◆ **WORK TO BE COMPLETED**
Exactly reproduce the lines of the listing below from the one containing "Vision Fitness Glute-Maschine (plate loaded)" through the one containing "Pokémon - 1". Skip the images.

◆ **DATA FOR ANALYSIS**
>>>
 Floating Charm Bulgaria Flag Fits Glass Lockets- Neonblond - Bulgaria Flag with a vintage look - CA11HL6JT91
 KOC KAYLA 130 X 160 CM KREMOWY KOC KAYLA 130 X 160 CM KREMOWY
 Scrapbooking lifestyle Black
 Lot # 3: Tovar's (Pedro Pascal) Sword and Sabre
<<<
>>>
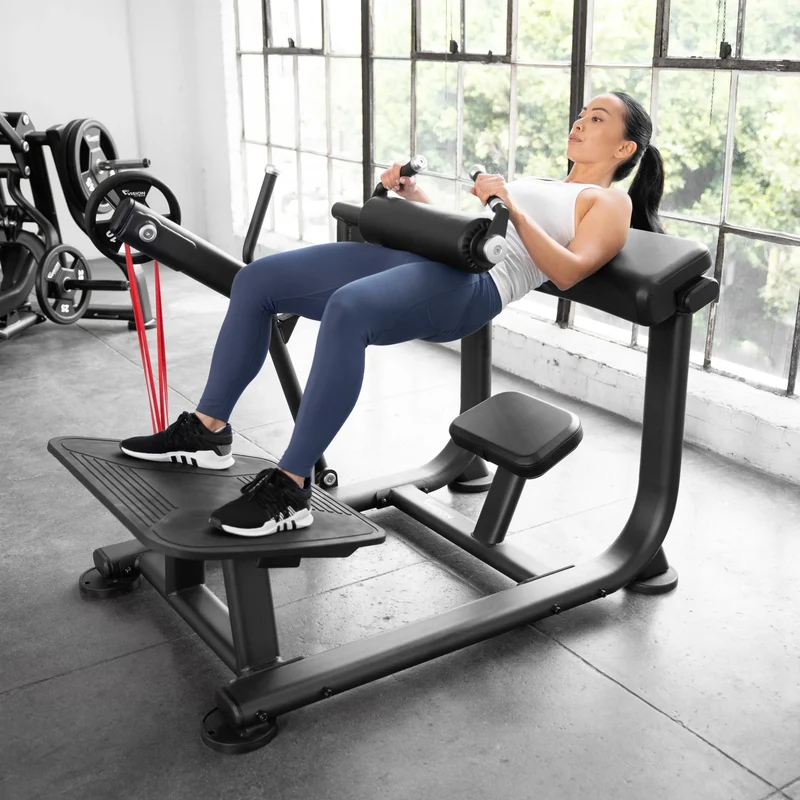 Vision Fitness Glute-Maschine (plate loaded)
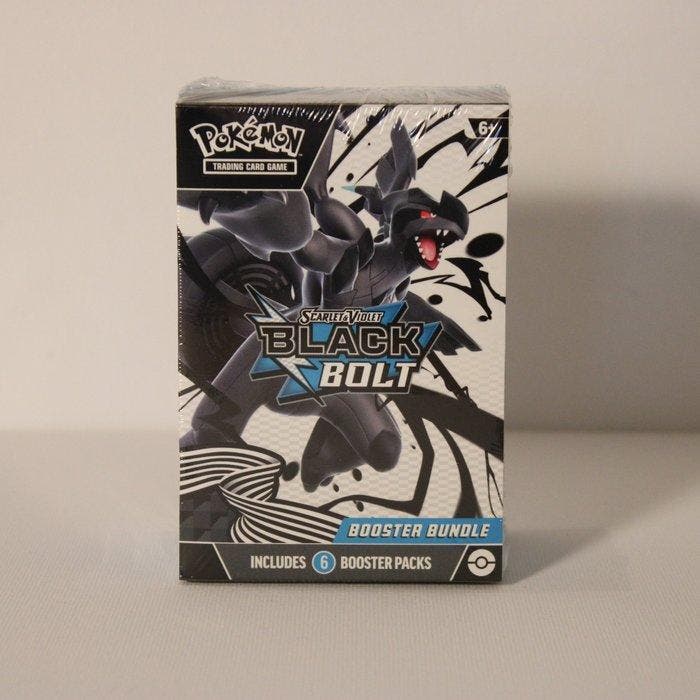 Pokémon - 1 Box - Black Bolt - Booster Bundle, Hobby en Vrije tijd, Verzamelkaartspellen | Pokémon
<<<
>>>
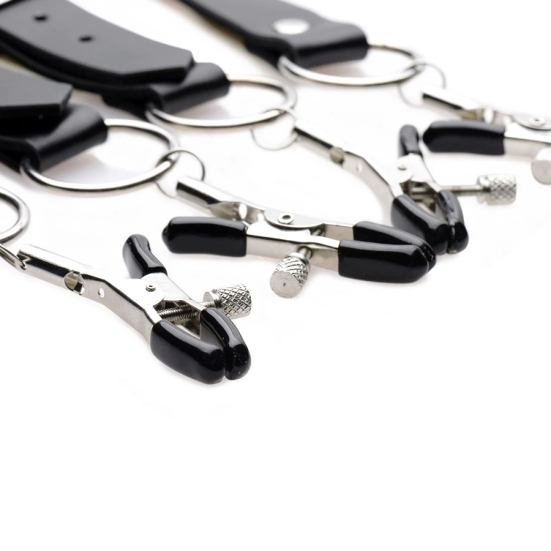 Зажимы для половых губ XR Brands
<<<
◆ **WRITTEN ANSWER**
 Vision Fitness Glute-Maschine (plate loaded)
 Pokémon - 1 Box - Black Bolt - Booster Bundle, Hobby en Vrije tijd, Verzamelkaartspellen | Pokémon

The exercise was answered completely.